Set problem:
Rewrite the listing as a numbered list, beginning at its first line and continuing through the line containing "point (1014, 456)?", without blank lines. Leave the pictures out of your answer.

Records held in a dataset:
>>>
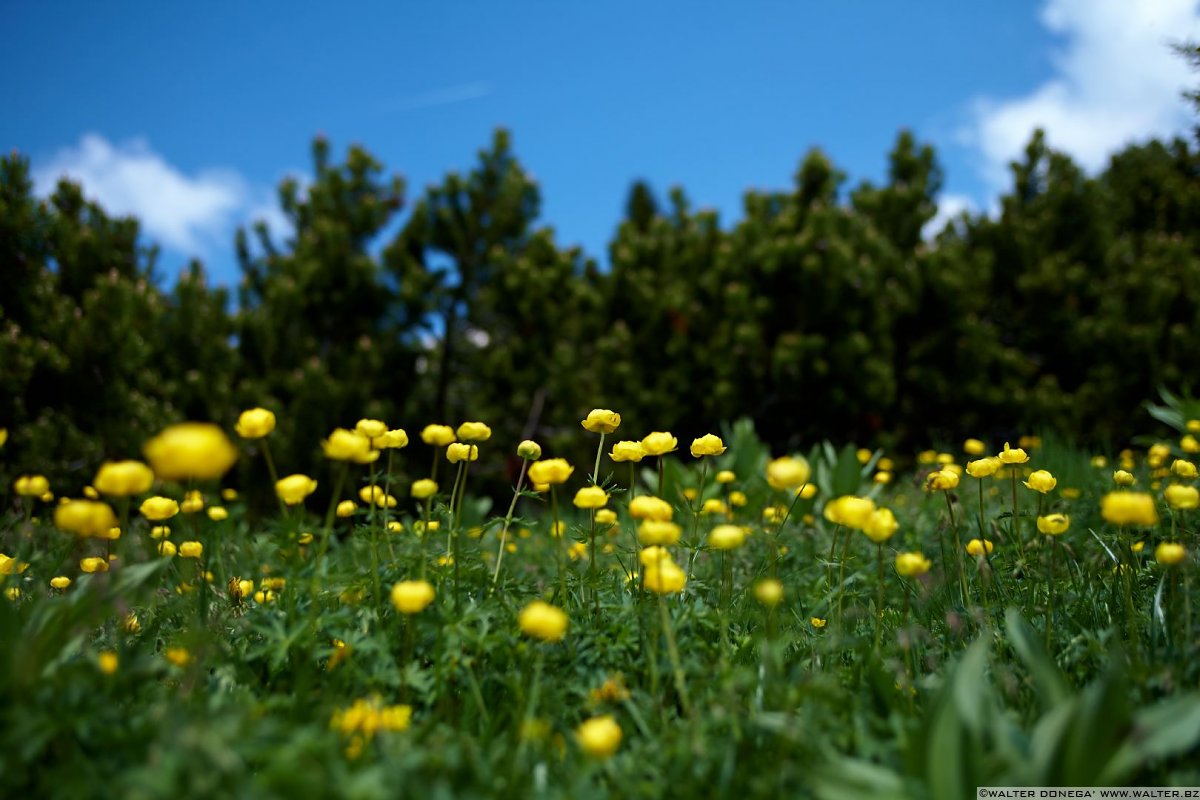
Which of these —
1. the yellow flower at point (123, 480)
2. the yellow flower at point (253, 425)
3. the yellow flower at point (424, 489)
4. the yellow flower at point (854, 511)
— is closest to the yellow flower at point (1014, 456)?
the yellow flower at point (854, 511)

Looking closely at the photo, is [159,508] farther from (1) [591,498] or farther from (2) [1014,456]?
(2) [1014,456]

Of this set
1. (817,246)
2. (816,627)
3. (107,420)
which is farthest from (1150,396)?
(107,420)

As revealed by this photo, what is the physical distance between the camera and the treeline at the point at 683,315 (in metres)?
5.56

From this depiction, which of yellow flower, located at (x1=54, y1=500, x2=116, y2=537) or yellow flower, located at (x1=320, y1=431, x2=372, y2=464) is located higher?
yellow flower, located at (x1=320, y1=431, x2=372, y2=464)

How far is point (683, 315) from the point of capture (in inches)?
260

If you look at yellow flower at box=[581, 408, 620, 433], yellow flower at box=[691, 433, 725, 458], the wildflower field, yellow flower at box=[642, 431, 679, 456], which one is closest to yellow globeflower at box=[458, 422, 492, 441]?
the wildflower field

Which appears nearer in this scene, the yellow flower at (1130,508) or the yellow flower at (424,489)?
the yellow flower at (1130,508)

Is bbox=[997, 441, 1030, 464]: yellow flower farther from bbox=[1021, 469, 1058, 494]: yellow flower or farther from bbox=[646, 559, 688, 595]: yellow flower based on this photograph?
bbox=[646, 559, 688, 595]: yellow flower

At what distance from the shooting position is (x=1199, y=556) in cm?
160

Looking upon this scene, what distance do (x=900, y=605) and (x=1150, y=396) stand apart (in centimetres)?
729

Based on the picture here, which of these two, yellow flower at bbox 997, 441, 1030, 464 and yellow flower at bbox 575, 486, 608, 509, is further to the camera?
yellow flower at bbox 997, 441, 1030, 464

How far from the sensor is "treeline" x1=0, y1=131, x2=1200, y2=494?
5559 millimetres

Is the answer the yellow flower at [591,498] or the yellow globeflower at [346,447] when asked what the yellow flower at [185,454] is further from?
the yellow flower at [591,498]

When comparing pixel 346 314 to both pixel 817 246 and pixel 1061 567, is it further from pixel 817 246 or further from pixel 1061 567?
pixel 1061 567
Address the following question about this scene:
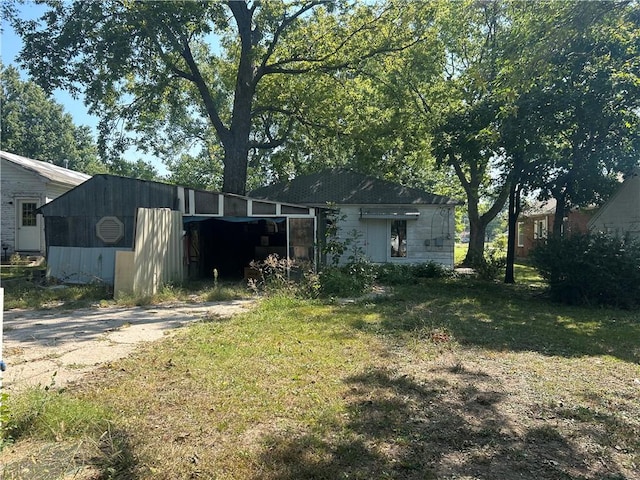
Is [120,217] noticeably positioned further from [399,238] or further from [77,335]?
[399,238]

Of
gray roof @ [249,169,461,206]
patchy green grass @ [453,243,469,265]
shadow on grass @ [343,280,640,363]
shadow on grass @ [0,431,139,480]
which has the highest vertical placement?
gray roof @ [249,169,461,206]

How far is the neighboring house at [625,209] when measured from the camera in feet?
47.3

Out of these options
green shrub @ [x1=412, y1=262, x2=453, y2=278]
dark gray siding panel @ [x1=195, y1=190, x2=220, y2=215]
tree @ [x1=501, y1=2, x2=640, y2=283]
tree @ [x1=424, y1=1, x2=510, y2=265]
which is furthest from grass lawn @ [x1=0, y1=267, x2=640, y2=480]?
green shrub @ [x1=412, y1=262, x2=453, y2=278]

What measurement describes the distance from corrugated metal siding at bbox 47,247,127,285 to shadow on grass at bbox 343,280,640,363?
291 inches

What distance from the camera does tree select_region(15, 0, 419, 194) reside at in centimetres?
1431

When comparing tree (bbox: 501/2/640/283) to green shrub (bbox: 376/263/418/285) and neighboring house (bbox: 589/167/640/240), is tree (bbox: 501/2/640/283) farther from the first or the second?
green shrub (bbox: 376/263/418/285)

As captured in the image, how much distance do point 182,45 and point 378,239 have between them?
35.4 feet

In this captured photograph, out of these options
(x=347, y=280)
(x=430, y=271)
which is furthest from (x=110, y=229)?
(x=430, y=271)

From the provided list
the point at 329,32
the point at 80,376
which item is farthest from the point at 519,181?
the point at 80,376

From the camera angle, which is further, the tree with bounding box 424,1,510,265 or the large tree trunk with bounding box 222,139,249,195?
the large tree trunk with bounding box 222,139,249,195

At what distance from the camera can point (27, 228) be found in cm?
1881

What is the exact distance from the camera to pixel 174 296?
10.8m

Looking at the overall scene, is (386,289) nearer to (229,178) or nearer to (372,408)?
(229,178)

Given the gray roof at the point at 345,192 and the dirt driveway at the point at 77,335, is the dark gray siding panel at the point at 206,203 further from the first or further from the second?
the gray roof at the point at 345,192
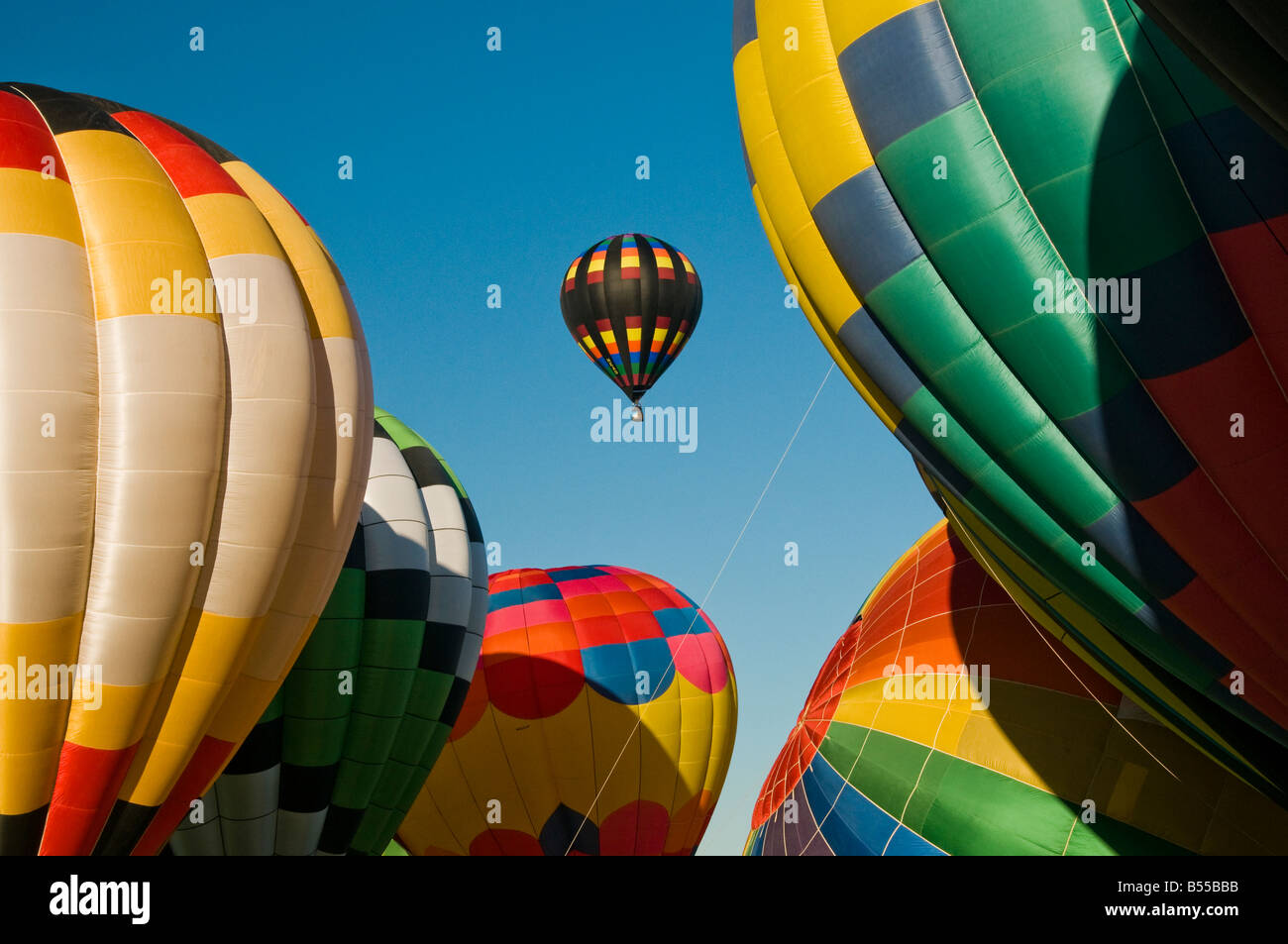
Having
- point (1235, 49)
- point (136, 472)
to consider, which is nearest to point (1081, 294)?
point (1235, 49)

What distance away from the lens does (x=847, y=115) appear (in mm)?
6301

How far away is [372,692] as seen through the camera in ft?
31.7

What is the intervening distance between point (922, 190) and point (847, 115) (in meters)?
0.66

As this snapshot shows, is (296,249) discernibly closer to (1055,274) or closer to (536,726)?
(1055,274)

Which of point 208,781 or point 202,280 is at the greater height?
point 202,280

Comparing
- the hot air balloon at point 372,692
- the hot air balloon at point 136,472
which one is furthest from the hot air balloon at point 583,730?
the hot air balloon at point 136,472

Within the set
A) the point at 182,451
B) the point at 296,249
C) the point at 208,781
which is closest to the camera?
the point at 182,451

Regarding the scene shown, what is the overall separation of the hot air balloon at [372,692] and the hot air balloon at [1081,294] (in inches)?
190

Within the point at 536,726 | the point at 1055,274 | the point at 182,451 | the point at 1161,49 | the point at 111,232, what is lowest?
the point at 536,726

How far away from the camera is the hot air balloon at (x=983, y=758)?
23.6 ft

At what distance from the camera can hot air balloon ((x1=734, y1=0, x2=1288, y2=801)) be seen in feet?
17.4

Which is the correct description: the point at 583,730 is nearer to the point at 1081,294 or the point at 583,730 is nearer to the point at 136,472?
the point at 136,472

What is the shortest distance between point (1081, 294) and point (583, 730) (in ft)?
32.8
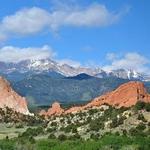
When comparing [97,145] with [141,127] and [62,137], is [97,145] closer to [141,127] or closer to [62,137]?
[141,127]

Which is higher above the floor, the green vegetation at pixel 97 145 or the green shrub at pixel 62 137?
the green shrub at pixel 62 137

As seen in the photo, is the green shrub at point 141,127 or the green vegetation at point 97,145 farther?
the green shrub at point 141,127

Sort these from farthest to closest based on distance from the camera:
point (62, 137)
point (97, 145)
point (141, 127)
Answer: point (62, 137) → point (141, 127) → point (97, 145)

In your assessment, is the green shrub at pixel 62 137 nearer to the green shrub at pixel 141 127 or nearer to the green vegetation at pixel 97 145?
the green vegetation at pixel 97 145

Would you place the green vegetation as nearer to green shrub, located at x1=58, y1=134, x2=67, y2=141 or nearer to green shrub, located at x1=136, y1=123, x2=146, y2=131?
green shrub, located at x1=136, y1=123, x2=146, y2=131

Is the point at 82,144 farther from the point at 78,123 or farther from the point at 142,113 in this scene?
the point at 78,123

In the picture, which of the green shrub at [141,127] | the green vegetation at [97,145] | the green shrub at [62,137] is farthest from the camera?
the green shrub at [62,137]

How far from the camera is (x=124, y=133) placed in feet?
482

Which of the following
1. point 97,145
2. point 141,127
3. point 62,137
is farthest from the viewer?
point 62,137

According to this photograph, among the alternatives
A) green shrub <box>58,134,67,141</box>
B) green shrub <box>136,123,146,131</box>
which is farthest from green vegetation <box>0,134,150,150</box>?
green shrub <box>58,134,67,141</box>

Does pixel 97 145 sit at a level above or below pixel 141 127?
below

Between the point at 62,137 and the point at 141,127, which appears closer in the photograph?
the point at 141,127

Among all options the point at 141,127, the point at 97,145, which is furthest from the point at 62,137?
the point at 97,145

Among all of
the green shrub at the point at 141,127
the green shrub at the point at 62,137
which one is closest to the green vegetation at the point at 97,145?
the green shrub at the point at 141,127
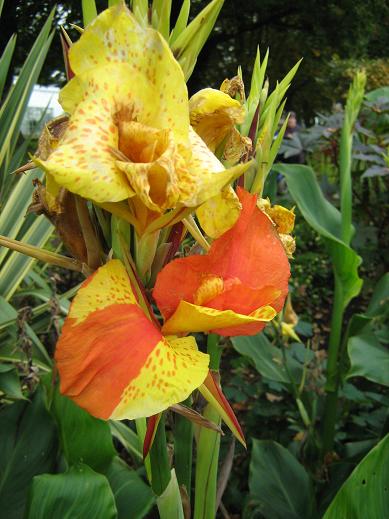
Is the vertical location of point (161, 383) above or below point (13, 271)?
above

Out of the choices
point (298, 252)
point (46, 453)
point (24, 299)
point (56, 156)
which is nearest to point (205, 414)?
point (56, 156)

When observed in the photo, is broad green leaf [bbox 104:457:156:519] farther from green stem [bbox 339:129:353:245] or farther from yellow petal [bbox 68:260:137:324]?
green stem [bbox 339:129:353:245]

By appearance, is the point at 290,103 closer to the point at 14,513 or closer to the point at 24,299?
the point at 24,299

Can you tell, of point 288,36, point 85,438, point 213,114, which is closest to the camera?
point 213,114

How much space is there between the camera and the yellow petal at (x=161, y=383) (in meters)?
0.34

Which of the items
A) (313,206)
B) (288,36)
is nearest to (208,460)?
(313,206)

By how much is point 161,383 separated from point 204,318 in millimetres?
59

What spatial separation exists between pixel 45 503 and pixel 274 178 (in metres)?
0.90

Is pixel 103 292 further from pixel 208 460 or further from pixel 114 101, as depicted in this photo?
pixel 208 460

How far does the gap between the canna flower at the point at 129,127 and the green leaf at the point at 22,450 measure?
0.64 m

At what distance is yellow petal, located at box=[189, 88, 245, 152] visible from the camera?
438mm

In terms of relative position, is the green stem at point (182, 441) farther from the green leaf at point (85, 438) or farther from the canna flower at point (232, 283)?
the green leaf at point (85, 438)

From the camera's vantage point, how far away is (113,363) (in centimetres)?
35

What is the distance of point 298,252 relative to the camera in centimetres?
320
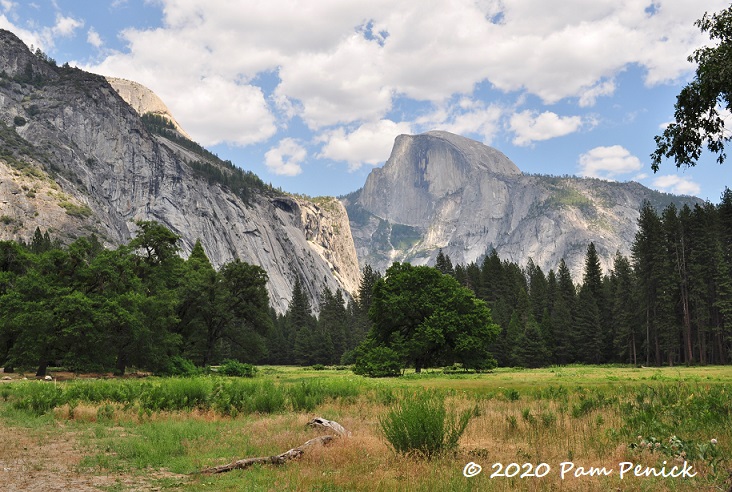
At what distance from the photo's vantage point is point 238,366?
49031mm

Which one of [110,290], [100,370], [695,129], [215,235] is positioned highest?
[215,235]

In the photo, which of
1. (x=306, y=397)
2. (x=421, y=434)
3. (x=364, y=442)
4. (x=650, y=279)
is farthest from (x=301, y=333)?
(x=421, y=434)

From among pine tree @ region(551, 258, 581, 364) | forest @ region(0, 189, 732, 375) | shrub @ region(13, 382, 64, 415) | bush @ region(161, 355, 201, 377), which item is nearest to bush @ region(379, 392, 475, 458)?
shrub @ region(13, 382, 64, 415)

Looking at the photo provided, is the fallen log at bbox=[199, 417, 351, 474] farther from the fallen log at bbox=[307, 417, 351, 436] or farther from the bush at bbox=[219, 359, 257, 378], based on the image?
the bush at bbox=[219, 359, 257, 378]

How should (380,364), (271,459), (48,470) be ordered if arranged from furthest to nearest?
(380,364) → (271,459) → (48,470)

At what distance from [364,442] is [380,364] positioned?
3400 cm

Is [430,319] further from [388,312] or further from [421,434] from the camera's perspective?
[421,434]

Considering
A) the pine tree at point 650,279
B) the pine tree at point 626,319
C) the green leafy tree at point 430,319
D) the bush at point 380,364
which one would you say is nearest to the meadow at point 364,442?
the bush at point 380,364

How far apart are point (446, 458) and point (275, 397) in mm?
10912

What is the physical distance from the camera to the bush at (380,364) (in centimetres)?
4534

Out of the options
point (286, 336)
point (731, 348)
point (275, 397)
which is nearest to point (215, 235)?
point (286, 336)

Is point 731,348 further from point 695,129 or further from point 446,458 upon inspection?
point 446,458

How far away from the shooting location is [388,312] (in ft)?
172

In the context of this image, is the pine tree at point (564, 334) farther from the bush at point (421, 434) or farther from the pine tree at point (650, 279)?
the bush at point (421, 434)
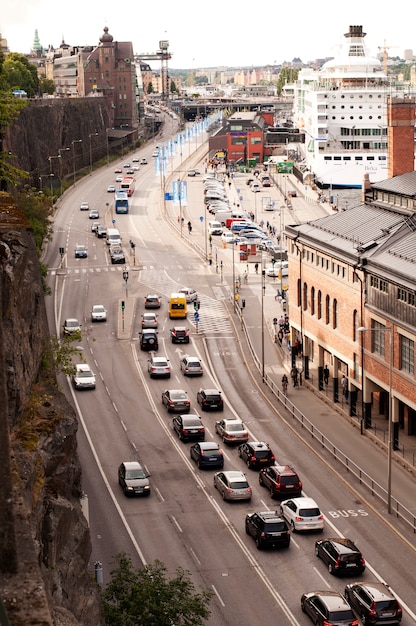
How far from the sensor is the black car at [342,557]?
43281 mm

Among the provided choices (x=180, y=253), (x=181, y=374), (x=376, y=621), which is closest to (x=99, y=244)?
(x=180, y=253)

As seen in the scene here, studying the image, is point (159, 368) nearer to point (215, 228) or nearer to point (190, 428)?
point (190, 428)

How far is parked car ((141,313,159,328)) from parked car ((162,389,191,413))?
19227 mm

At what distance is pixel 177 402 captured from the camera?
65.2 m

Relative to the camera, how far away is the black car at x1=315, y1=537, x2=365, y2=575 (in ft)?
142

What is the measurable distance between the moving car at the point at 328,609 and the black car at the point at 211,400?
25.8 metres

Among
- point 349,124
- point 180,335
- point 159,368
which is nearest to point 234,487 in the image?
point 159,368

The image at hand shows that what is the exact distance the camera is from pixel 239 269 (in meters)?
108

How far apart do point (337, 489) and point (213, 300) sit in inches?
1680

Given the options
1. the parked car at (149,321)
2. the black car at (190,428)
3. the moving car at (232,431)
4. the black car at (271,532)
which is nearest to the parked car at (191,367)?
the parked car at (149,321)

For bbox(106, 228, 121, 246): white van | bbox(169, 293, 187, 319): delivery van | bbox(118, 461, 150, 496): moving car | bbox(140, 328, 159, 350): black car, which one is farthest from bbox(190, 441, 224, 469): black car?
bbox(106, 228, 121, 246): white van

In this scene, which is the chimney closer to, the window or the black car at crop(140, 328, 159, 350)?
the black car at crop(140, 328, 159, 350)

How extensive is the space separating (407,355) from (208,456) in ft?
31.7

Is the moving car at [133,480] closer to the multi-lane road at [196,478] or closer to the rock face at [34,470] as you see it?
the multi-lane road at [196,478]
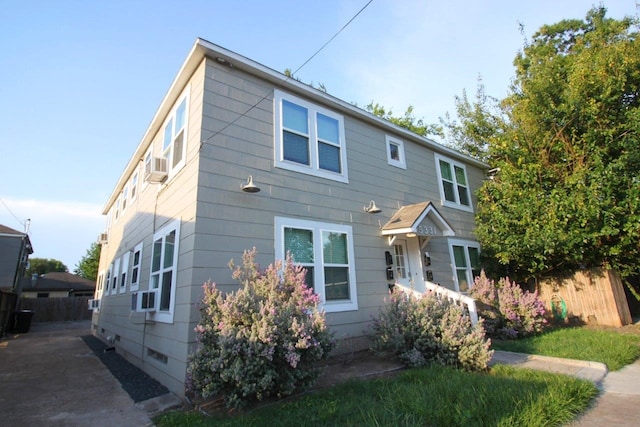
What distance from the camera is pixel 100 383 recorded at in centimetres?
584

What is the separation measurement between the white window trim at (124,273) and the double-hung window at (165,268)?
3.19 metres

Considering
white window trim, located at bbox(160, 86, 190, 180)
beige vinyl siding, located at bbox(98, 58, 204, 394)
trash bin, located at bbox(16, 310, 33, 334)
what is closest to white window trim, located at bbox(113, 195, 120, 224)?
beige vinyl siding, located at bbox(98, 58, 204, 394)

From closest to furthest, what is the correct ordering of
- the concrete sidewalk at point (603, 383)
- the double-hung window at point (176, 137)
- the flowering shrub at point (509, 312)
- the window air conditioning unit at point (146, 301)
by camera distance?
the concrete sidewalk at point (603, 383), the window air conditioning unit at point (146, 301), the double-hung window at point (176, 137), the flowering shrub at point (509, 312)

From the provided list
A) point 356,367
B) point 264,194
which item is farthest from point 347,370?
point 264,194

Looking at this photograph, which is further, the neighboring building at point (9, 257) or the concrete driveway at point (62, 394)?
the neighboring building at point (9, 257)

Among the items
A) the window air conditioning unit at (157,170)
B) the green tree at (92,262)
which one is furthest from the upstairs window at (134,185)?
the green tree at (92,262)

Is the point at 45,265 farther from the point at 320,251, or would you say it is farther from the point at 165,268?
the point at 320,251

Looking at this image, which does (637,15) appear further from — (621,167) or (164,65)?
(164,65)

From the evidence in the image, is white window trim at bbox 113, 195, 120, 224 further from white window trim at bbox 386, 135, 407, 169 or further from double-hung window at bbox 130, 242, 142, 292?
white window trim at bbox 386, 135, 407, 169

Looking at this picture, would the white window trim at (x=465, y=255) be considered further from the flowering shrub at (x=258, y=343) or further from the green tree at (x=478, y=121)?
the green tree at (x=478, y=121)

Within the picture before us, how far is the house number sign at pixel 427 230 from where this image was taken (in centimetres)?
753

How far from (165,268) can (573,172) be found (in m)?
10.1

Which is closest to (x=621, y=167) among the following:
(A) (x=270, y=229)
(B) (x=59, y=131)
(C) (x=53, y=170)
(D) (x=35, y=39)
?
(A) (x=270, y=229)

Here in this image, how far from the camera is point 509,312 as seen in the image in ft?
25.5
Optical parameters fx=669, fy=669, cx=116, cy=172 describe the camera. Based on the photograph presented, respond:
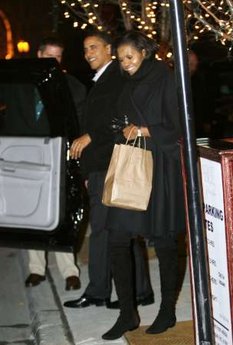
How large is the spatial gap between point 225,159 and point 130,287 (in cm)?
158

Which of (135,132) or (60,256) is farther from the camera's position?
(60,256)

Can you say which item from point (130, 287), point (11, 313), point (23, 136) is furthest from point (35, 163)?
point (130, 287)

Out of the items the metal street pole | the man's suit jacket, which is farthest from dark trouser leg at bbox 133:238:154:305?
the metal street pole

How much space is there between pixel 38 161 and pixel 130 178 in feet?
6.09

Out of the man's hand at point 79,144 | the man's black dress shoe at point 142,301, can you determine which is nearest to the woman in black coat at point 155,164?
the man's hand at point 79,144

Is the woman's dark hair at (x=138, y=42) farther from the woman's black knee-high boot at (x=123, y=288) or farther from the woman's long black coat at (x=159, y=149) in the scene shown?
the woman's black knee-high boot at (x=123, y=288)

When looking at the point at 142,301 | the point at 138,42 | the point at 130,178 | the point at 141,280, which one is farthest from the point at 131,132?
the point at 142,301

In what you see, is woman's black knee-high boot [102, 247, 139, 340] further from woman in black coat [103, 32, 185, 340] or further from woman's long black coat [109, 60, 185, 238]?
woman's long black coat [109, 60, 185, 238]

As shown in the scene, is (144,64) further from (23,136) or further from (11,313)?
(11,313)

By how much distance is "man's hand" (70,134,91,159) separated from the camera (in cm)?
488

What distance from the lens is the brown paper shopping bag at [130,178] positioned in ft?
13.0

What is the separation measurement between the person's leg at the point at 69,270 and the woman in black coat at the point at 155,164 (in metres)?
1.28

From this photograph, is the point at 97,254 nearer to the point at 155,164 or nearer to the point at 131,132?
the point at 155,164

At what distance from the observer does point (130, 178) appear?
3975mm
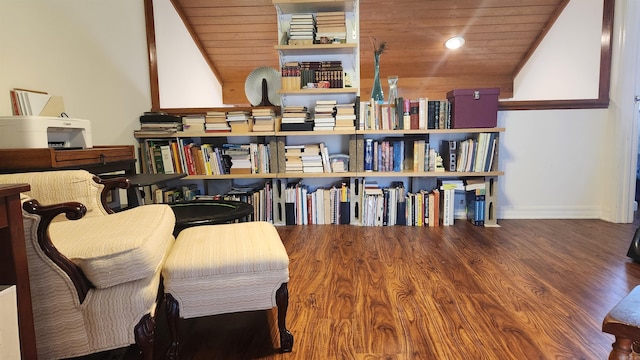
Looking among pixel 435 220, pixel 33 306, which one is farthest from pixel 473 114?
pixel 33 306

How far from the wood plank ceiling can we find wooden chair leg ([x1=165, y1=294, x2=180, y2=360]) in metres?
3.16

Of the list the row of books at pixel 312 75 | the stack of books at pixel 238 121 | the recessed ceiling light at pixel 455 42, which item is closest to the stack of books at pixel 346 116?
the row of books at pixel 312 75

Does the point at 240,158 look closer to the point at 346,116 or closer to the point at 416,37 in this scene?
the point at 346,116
<<<
Task result:
1. Which of these —
2. 1. the yellow flower at point (123, 480)
3. 2. the yellow flower at point (253, 425)
4. 3. the yellow flower at point (424, 489)
5. 4. the yellow flower at point (854, 511)
6. — is closest to the yellow flower at point (1014, 456)?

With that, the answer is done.